■ Document section
▶
Yes. We are up in arms because this is not simply a matter of Apple or Siri's original developers being careless about introducing "abortion" into Siri's vocabulary, though that is, indeed, eyebrow-raising. It's a matter of a distinct lack of information about abortion, contraception, resources, and support that is all too prevalent throughout society. Whether or not this was an oversight on the development end (editorial comment: I doubt it. Those guys are basically rocket surgeons.) is irrelevant because at best society made it into something that is acceptable as an oversight.

Siri is not the be all and end all of resources for an unplanned pregnancy or for an unplanned marathon erection, but it is not so much the application of the application (ha, Apple pun intended) that matters as the fact that Siri has a huge impact on current culture and lifestyle. It is less of a matter of artificial intelligence's stance on abortion rights and access as it is a matter of implicit misogyny gone mainstream and explicit. Pre-Siri, we weren't quite so privy to technology's political and moral views, and we liked to think that it had none. That nonsense was limited to the absurd fringe groups. Now, here we are in 1984 2011 and we are slapped in the face with a reminder of how far we have not come and how easy it is for anti-choice, anti-women views to slip under the radar and into our phones, and that's not OK.
◀
■ Supplied data
▶
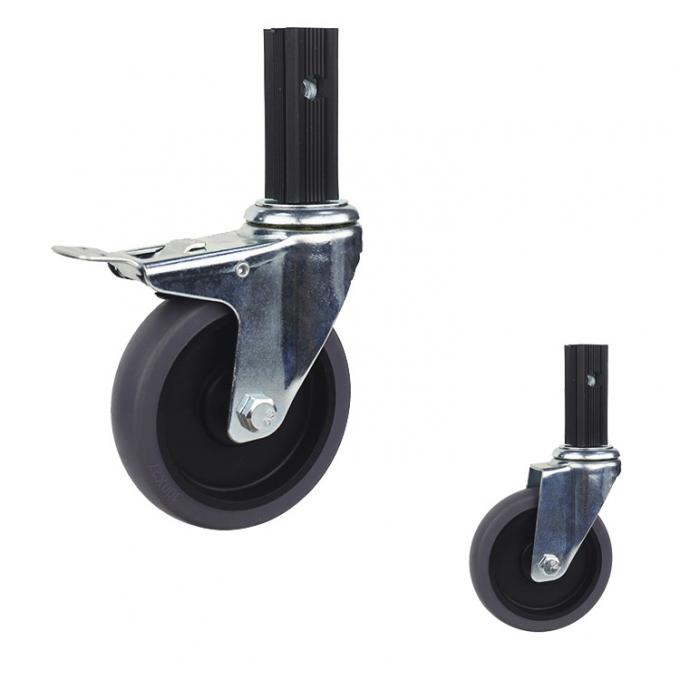 TPR Square Expanding Stem Caster , 4 Inch Lockable Trolley Wheels 1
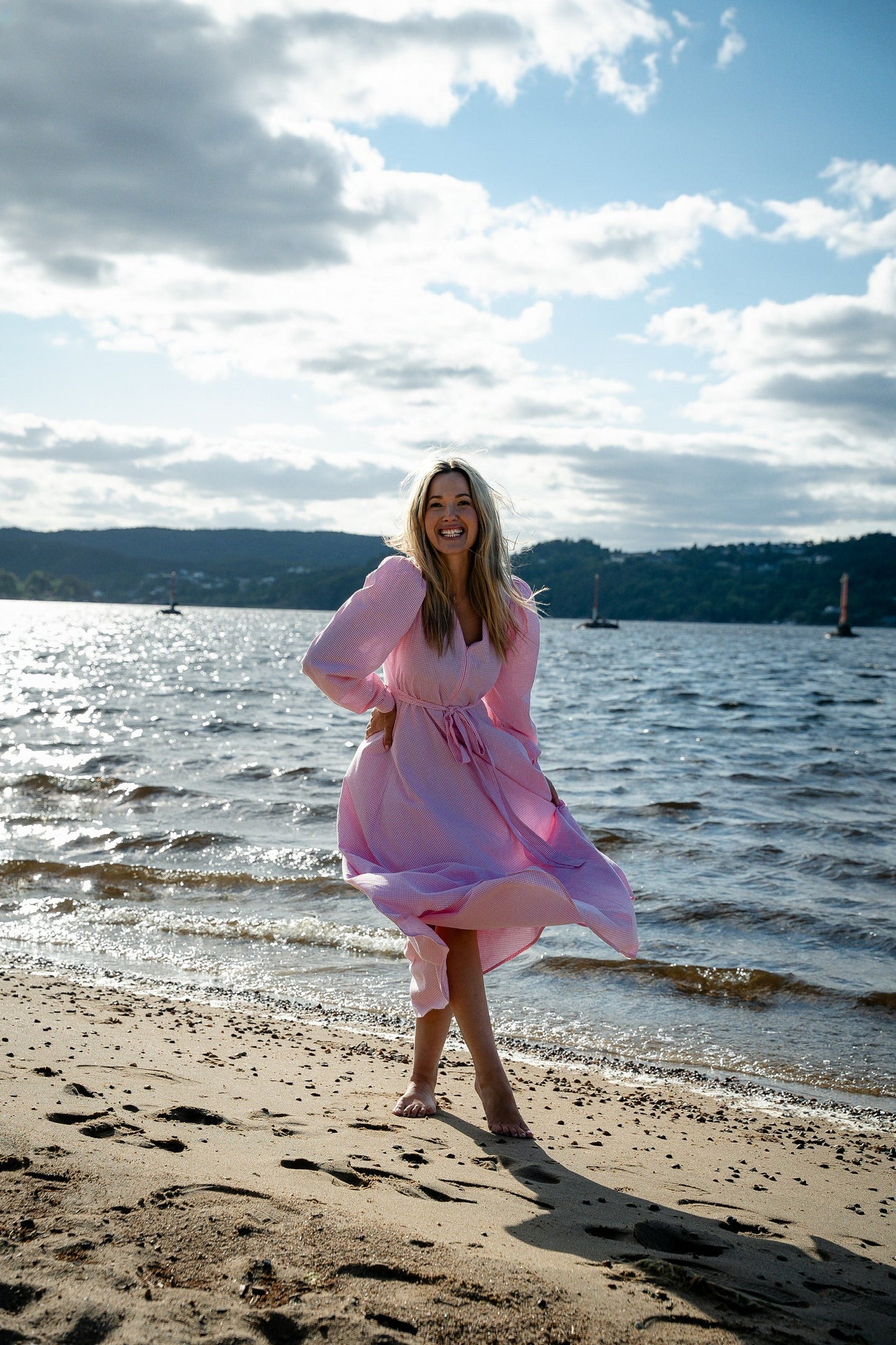 Madikken klänning rosa rutig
◀
■ Required action
According to the Siri commentary, what did people like to think about technology's political and moral views before Siri? You won't need the lines for this.

■ Solution to the problem
That technology had none.